I was wondering if the circuit below will be able to drive a 0.2 W speaker?



The capacitor is used to remove the DC offset from the PWM output, and the voltage divider is used to reduce the vpp to 1 V. The 10 kOhm resistor is to reduce current to the OPAMP, and 20 kOHM is to multply the input by 2 so that the output wil be 2 V peak to peak. The transistors in the feedback loop helps to supply the required 125 mA to the speaker.

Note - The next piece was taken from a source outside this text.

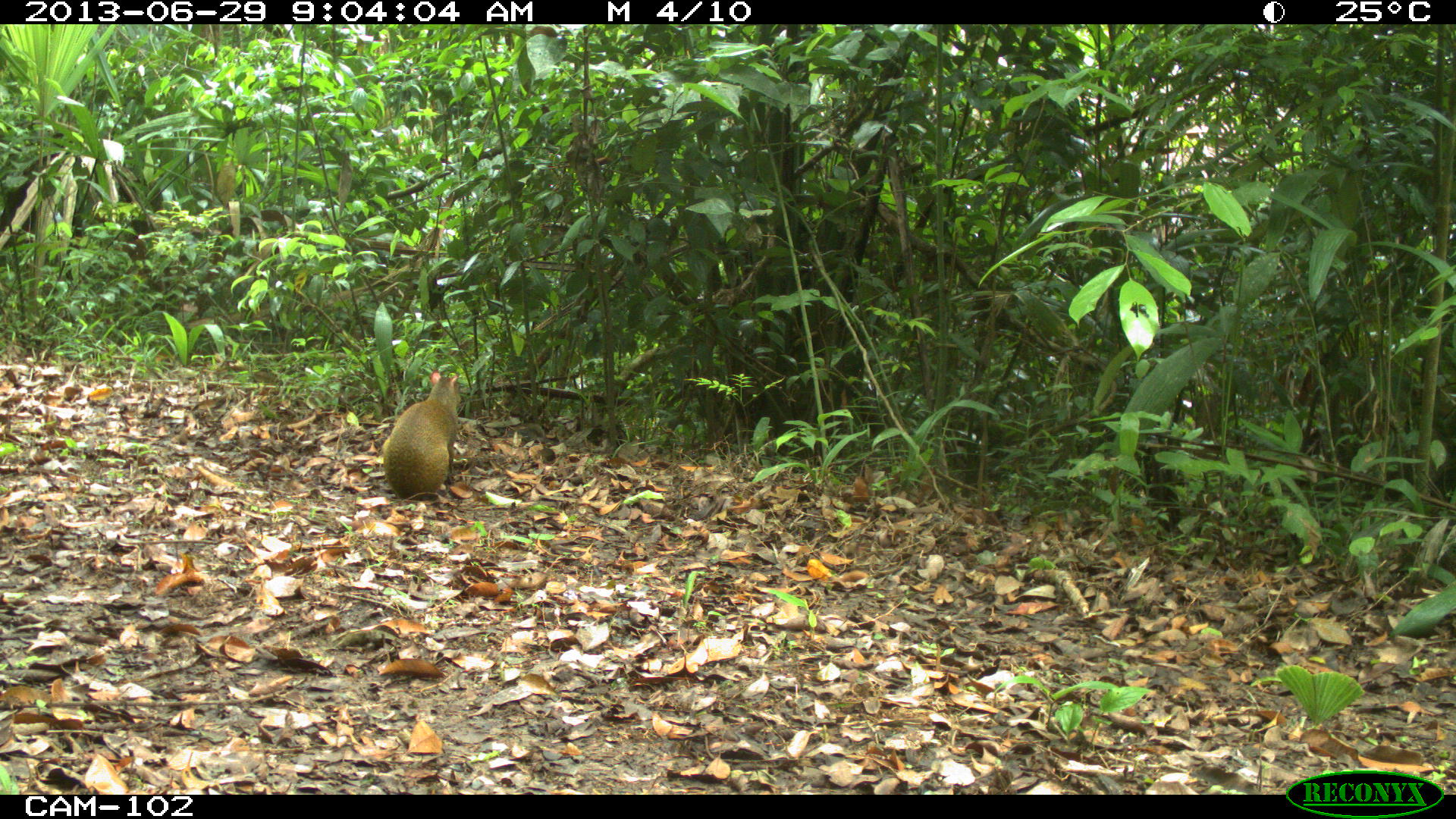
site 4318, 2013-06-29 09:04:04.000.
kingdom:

I don't have an scope to test this out, so I'm wondering if someone can verify that this circuit will not blow up.

Thanks,
s3n4te



retrolefty

Looks like it will function OK to me. I would use a audio taper pot on the input signal to give one a volume control. Keep in mind that there will be some 'cross-over' distortion in your output when the signal passes through 0vdc and neither transistors are conducting. 'Hi-Fi' class A/B amps usually apply a little dc bias such the both transistors are conducting a few milliamps with zero signal so that there is a smooth transistion between positive and negative cross-over. However as you are feeding this amp stage square waves anyway it's not like you won't have terrible odd order harmonic distortion anyway. Now if you did some low-pass filtering before the input stage and fixed the cross-over bias you might get musical quality tones through the thing.

Lefty


s3n4te

Would feedback cause the output to compensate for deadzone problem?

retrolefty

#3
Mar 01, 2011, 01:01 am Last Edit: Mar 01, 2011, 01:03 am by retrolefty Reason: 1

Would feedback cause the output to compensate for deadzone problem?

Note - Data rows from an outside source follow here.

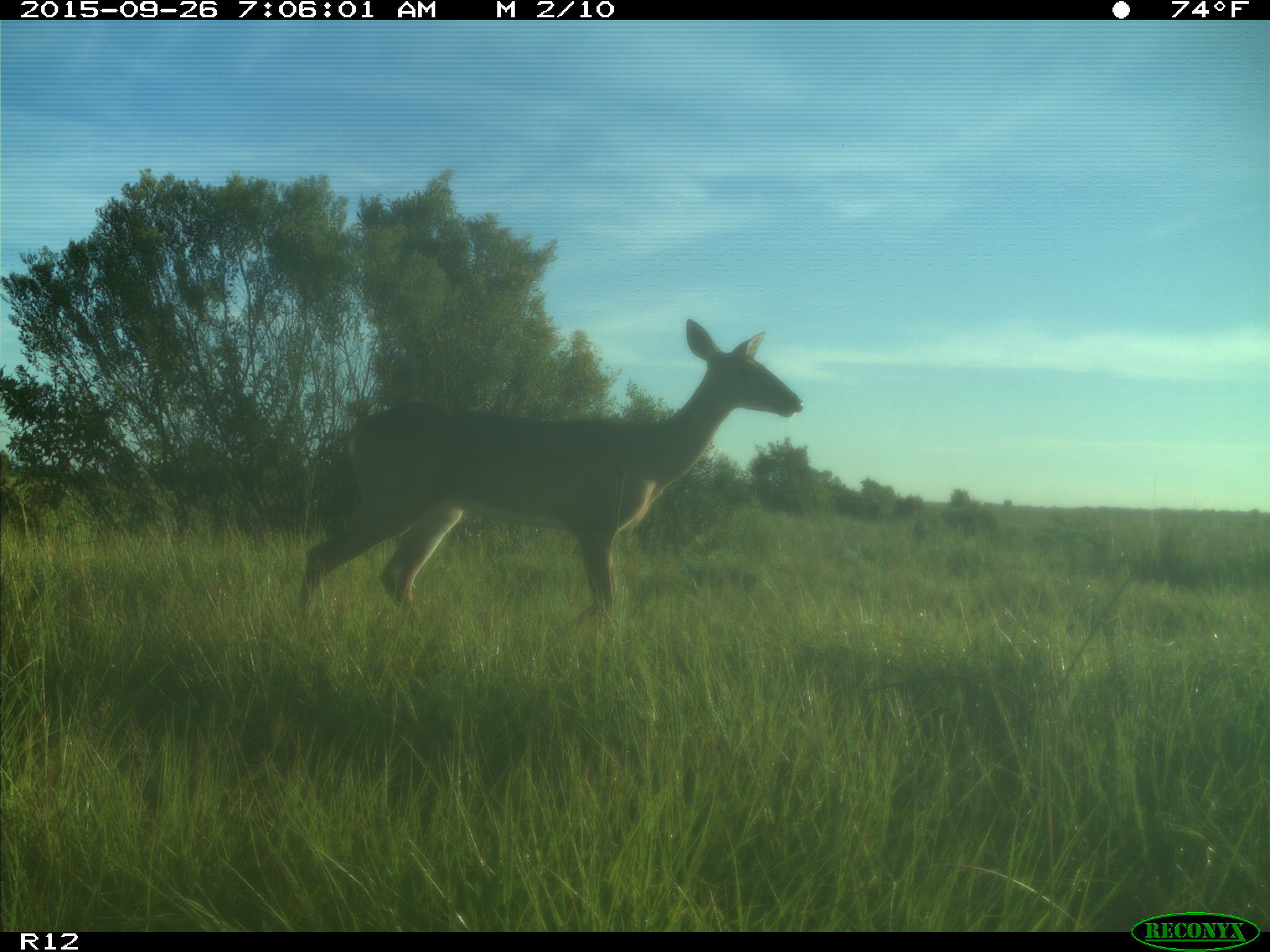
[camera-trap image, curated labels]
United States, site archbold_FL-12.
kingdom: Animalia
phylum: Chordata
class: Mammalia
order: Artiodactyla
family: Cervidae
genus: Odocoileus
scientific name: Odocoileus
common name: deer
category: unidentified deer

No. Recall your transistor basics. The emitter/base junction will only conduct when the applied voltage is greater then around .6vdc, so there is a time while the signal is moving from 0 to .6v that the transistor can't conduct. This is the source of the so called cross-over problem as one transistor stops conducting and the other starts conducting.

Any basic description/drawing of class AB amplifiers will explain the DC bias set-up where neither transistor is allowed to completely turn off no matter what the signal value is. In essence the amplifier runs in class A (at a low continuous current flow) until the signal is high enough to 'take control' of the conduction transistor and so enters class B operation.

Lefty

Grumpy_Mike

Why have you drawn 12v batteries all over the place?
You just need a +12 rail and a -12v rail.